• PASSAGE FOR REVIEW:

┌────────

But framed copies in two Kentucky courthouses went too far in endorsing religion, the court held. Those courthouse displays are unconstitutional, the justices said, because their religious content is overemphasized.

Not surprisingly, I agree with that one. It seems painfully obvious when you read exactly what they did:

As directed by the resolutions, the Counties expanded the displays of the Ten Commandments in their locations, presumably along with copies of the resolution, which instructed that it, too, be posted, id., at 9. In addition to the first display’s large framed copy of the edited King James version of the Commandments, the second included eight other documents in smaller frames, each either having a religious theme or excerpted to highlight a religious element. The documents were the “endowed by their Creator” passage from the Declaration of Independence; the Preamble to the Constitution of Kentucky; the national motto, “In God We Trust”; a page from the Congressional Record of February 2, 1983, proclaiming the Year of the Bible and including a statement of the Ten Commandments; a proclamation by President Abraham Lincoln designating April 30, 1863, a National Day of Prayer and Humiliation; an excerpt from President Lincoln’s “Reply to Loyal Colored People of Baltimore upon Presentation of a Bible,” reading that “”[t]he Bible is the best gift God has ever given to man””; a proclamation by President Reagan marking 1983 the Year of the Bible; and the Mayflower Compact.

Gee, I think we’re seeing a pattern.

Scalia lets loose on the decision and on Stevens’s dissent in the Texas case in his dissent. Some of it is plainly bizarre: he apparently failed to read Stevens’s citation for an argument he made (Stevens dissent in Van Orden, footnote 32) before attacking him and he attacks Stevens for making a nonsensical argument:

JUSTICE STEVENS also appeals to the undoubted fact that some in the founding generation thought that the Religion Clauses of the First Amendment should have a narrower meaning, protecting only the Christian religion or perhaps only Protestantism. See Van Orden, ante, at 20–22. I am at a loss to see how this helps his case, except by providing a cloud of obfuscating smoke. (Since most thought the Clause permitted government invocation of monotheism, and some others thought it permitted government invocation of Christianity, he proposes that it be construed not to permit any government invocation of religion at all.)

Oddly, Scalia seems to understand the point of his argument a bit later:

JUSTICE STEVENS argues that original meaning should not be the touchstone anyway, but that we should rather “expoun[d] the meaning of constitutional provisions with one eye towards our Nation’s history and the other fixed on its democratic aspirations.” Van Orden, ante, at 27–28 (dissenting opinion). This is not the place to debate the merits of the “living Constitution,” though I must observe that JUSTICE STEVENS’ quotation from McCulloch v. Maryland, 4 Wheat. 316, 407 (1819), refutes rather than supports that approach.

└────────

• ENTRIES SHOWN:
┌────────

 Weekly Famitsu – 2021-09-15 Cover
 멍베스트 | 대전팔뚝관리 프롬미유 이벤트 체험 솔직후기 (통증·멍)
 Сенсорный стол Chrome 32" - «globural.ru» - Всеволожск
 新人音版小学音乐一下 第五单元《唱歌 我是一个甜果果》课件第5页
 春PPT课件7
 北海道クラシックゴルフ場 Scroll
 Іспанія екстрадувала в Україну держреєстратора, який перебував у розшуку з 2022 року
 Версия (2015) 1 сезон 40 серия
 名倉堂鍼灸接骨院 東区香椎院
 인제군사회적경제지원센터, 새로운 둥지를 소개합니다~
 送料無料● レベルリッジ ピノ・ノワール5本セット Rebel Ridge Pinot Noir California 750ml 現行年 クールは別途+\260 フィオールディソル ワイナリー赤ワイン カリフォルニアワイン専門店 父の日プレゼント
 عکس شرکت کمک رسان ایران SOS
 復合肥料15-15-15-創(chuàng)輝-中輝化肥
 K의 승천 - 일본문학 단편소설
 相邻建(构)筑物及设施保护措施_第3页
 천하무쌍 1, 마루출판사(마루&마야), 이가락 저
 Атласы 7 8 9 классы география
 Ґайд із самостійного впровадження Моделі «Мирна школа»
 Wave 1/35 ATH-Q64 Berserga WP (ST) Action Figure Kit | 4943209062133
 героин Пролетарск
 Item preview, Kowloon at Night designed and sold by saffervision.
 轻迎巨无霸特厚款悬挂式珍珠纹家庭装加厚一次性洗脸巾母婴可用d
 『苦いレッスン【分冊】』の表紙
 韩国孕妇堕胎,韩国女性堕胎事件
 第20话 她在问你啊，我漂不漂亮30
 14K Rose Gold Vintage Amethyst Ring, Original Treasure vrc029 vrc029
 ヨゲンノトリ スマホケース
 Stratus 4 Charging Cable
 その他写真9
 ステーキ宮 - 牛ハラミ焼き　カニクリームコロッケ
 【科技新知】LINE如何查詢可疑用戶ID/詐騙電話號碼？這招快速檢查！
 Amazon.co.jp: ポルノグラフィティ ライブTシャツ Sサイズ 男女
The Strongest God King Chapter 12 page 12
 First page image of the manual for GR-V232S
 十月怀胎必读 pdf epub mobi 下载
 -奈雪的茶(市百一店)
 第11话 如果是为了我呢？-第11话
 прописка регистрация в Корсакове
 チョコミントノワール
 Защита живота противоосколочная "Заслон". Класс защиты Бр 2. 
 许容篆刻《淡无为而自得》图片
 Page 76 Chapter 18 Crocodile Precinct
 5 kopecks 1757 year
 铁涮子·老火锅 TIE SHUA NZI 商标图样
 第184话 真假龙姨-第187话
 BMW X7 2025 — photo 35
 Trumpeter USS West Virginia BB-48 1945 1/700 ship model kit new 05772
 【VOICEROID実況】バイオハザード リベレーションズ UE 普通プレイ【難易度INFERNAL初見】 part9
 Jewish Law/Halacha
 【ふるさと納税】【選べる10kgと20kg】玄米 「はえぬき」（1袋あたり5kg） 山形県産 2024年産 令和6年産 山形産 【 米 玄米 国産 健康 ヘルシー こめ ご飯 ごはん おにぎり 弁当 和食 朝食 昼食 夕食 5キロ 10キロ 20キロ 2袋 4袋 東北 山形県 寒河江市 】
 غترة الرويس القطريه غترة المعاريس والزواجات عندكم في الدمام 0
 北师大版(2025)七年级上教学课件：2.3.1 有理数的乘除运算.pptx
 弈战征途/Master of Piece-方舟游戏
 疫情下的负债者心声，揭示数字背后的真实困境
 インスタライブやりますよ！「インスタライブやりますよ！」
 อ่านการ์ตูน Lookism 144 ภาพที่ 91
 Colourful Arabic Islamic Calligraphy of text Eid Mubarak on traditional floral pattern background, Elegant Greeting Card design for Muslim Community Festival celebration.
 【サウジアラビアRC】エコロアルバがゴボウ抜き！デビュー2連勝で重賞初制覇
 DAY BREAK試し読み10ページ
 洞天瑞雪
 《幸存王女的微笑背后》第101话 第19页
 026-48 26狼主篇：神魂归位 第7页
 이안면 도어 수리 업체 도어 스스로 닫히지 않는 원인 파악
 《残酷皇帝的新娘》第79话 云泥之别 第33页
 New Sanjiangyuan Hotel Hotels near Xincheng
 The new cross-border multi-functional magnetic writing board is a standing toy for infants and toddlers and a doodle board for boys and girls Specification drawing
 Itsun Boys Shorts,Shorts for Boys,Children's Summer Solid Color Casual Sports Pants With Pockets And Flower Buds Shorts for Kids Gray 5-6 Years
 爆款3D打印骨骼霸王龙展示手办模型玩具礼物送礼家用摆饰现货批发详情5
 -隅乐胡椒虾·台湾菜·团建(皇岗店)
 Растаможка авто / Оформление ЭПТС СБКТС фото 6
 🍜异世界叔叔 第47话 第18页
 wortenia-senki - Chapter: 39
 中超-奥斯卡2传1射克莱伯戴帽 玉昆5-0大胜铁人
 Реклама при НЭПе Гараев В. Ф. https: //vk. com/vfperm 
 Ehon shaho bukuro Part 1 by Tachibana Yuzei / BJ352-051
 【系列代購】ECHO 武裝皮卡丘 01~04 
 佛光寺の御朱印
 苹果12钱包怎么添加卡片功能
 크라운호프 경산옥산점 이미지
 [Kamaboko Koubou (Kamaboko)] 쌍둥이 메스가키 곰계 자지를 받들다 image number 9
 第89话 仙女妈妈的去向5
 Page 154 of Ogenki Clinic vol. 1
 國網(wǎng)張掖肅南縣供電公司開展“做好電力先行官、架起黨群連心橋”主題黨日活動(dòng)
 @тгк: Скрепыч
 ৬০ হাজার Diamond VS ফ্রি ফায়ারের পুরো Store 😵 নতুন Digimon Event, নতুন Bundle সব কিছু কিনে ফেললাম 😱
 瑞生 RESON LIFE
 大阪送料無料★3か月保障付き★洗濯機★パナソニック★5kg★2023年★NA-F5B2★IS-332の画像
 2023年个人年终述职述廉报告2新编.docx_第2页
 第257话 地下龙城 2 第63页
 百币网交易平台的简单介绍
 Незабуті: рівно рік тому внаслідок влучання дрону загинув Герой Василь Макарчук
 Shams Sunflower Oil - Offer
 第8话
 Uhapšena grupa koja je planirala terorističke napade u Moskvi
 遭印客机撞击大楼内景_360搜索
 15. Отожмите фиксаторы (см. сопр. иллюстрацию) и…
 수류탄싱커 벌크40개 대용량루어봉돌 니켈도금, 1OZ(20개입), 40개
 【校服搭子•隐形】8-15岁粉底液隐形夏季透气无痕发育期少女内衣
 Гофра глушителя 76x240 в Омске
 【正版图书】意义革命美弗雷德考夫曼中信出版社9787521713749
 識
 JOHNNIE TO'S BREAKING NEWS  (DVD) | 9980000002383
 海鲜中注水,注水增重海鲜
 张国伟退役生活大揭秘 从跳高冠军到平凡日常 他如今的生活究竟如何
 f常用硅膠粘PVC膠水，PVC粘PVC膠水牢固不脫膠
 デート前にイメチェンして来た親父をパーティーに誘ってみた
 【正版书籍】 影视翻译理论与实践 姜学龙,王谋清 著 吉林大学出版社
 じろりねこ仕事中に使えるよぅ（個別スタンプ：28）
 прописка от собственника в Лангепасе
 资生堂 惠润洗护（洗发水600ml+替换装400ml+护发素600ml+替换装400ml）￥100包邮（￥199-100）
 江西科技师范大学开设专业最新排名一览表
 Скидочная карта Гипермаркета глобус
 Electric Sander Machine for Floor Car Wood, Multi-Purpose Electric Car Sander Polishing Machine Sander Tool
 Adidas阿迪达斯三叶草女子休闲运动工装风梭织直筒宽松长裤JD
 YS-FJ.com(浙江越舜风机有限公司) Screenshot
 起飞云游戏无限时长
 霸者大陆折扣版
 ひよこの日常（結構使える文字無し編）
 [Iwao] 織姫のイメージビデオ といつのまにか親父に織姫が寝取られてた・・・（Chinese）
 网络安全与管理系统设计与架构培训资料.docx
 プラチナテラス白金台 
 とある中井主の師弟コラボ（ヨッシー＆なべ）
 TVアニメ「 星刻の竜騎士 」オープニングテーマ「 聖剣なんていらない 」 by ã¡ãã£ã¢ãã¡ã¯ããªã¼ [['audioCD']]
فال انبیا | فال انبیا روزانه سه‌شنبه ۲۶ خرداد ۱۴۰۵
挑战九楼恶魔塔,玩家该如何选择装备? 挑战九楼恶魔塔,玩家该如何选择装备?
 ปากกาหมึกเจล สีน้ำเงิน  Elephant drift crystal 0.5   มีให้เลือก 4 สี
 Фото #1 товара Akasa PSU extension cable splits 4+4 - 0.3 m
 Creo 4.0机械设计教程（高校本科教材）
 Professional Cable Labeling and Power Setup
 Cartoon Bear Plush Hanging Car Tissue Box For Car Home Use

└────────

• TASK 1:
Answer these questions from the Ten Commandments commentary, marking each answer with the same letter as its question:
(a) How many other documents in smaller frames did the second display include?
(b) What date did the Lincoln proclamation designate as a National Day of Prayer and Humiliation?
(c) In which case did Stevens write the dissent that Scalia attacks?
• TASK 2:
Please say whether each statement agrees with the Ten Commandments commentary, answering yes or no and quoting the words of the commentary that decide it:
(a) The court held that the framed copies in the two Kentucky courthouses were constitutional.
(b) The second display included a proclamation by President Reagan.
(c) Scalia says that Stevens's quotation from McCulloch v. Maryland supports the "living Constitution" approach.
• TASK 3: Carry the Ten Commandments commentary forward from its last sentence.

• ANSWER BOX 1:
(a) Eight.
(b) April 30, 1863.
(c) Van Orden, the Texas case.

• ANSWER BOX 2:
(a) No: "Those courthouse displays are unconstitutional, the justices said"
(b) Yes: "a proclamation by President Reagan marking 1983 the Year of the Bible"
(c) No: "refutes rather than supports that approach"

• ANSWER BOX 3:
That was exactly Stevens’s point with that argument:

A reading of the First Amendment dependent on either of the purported original meanings expressed above would eviscerate the heart of the Establishment Clause. It would replace Jefferson’s “wall of separation” with a perverse wall of exclusion—Christians inside, non-Christians out. It would permit States to construct walls of their own choosing Baptists inside, Mormons out; Jewish Orthodox inside, Jewish Reform out. A Clause so understood might be faithful to the expectations of some of our Founders, but it is plainly not worthy of a society whose enviable hallmark over the course of two centuries has been the continuing expansion of religious pluralism and tolerance.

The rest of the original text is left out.